Atlantic Ocean

The South Atlantic was our favourite ocean: winds from astern, never more than fifteen knots, rarely less than ten, and no risk of cyclones.  From Saldanha Bay (north of Cape Town) it was an easy 17-day run to the tiny but fascinating St Helena Island.  We were alone to begin with, but then came a large Colombian yacht (it would later be the first Colombian sailboat to circumnavigate) and a more modern, sleeker yacht called Resurgam.  Its owner was (and is) a famous sailing writer; with the whole bay available, he anchored too close to us and would not move even when he swung onto us; his girlfriend was a lithe blonde who liked doing her yoga on deck; she told us all about Brazil and assured us that the misery of Rio’s “favelas” was more than compensated for by the wonderful views they command.  When more congenial company arrived we jointly chartered the island’s 1920’s vintage charabanc (open-topped, green with eighteen red velour seats) for a tour that took in Napoleon’s house, his erstwhile tomb and some of the miles of fortifications, long-since abandoned and now in ruins, that were built to foil rescue attempts.
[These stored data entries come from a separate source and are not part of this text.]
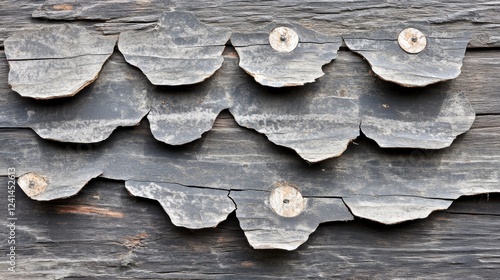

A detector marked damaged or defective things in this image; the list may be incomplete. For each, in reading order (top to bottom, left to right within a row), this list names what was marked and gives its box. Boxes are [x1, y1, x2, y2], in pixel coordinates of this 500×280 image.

rusted nail [268, 26, 298, 52]
rusty nail head [270, 26, 296, 52]
rusted nail [398, 27, 426, 53]
rusty nail head [398, 27, 426, 53]
rusted nail [17, 172, 48, 198]
rusted nail [270, 183, 304, 218]
rusty nail head [270, 183, 304, 218]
Another 700 miles and we were at Ascension Island, another British possession, but at this time effectively run by the USA as a NASA station; unfriendly officials gave us 72 hours, but this was enough for us to hike to the cloud-wreathed top of the island and have a Budweiser or two at the local PX.    It was a bleak pile of ash but interesting in a number of ways: in the old church a stained-glass window commemorated the British dead of the Falklands War (this had been a critical staging post), an eighteen-hole golf course meandered through pits of clinker and the island’s sandy beaches were crisscrossed by what looked like tractor tracks that were really the trails of nesting turtles. 

From Ascension, we turned west and made our next landfall at the Brazilian island of Fernando de Noronha. You can see the island’s distinctive thumb-shaped peak from many miles away and when we were told you could climb it by ladder we did so; it was hair-raising but the views were great.  Bosun birds soared and dived around the top.
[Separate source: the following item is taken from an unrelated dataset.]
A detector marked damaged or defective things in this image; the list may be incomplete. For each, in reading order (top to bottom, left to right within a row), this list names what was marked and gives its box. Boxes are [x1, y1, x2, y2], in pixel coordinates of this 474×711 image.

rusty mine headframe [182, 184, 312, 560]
We made our Brazilian landfall at Fortaleza.  Unfortunately the place had a reputation for theft and violence; a local couple invited us for dinner and insisted they provide us with a guard who would stay on the boat; when we returned, the guard calmly assured us that he had had to shoot several times but that all was well.  But this was the best shopping opportunity we had had since Cape Town, we stocked up quickly and fled onwards.

Sailing up the northeastern coast of Brazil was exceptionally fast – for much of the time we had a two-knot current in our favour.  For two days we sailed in fresh water: the outflow of the Amazon.  But the skies were overcast, water visibility murky: we decided to give Devil’s Island a miss and made our Caribbean landfall at Tobago.
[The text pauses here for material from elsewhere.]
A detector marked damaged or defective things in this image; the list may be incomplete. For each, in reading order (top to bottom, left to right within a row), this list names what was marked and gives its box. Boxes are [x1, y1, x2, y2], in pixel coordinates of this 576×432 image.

By now the hurricane season was almost upon us: from Tobago we ducked west and south to position ourselves below ten degrees and spent most of the rest of the year, until November 1988, in Venezuela’s idyllic offshore islands or restocking at urban centres such as Margarita and Puerto La Cruz.. This was a cruising paradise: light winds, friendly people, exceptionally low prices (fuel was cheaper than bottled water).  Occasionally there were hints of darker goings on: at one of the offshore islands, fishermen advised us not to show ourselves after dark, even if we heard engines and other noises; wrecked small planes on shore confirmed that we were on the main South America/Miami drug route. 

 

On land we made a memorable trip via Ciudad Bolivar (the home of Angostura Bitters) to Angel Falls, the highest waterfall in the world.   We spent one night in a rainstorm playing cards and dominoes with our Indian guide, Oscar, and learned to our cost that he had a photographic memory.  When we woke up in the morning the river had risen a metre and was lapping our hammocks; a tiny semi-wild kitten had taken refuge with Jenny.

 

Returning to the Islands, we dodged a hurricane in Grenada then spent some time exploring the island.  Old St George’s, built around a perfect natural harbour called the Carenage, was picturesque but over on the windward coast were the sobering reminders of recent conflict: debris from the then-recernt American invasion, including bullet-riddled Aeroflot biplanes. Schoolchildren in their immaculate uniforms, complete with enamel badeges reading “prefect” or “Hockey team” reminded us that we were back in lands that had once been British.

We then worked our way north through the Windwards: St Vincent, St. Lucia, Dominica, Guadeloupe, Martinique, Montserrat.  From the island of Bequia we rode a traditional trading schooner to Roseau and back, and helped the sailors hoist the sailsd to the rhythm of the latest calypso and reggae hits.It was windier than we had expected but we had none of the mishaps with aggressive “boat boys” about which many yachts complained (and still do); by engaging (and paying) them for small tasks, such as taking our stern lines or rowing us up river for a few hours, we made many friends.  A highlight of the Windwards was exploring a huge and completely overgrown, abandoned 18th century fortress at the north end of Dominica, where piles of shot and cannonball lay abandoned in the undergrowth, cannon sat where their wooden gun carriages had long ago rotted beneath them.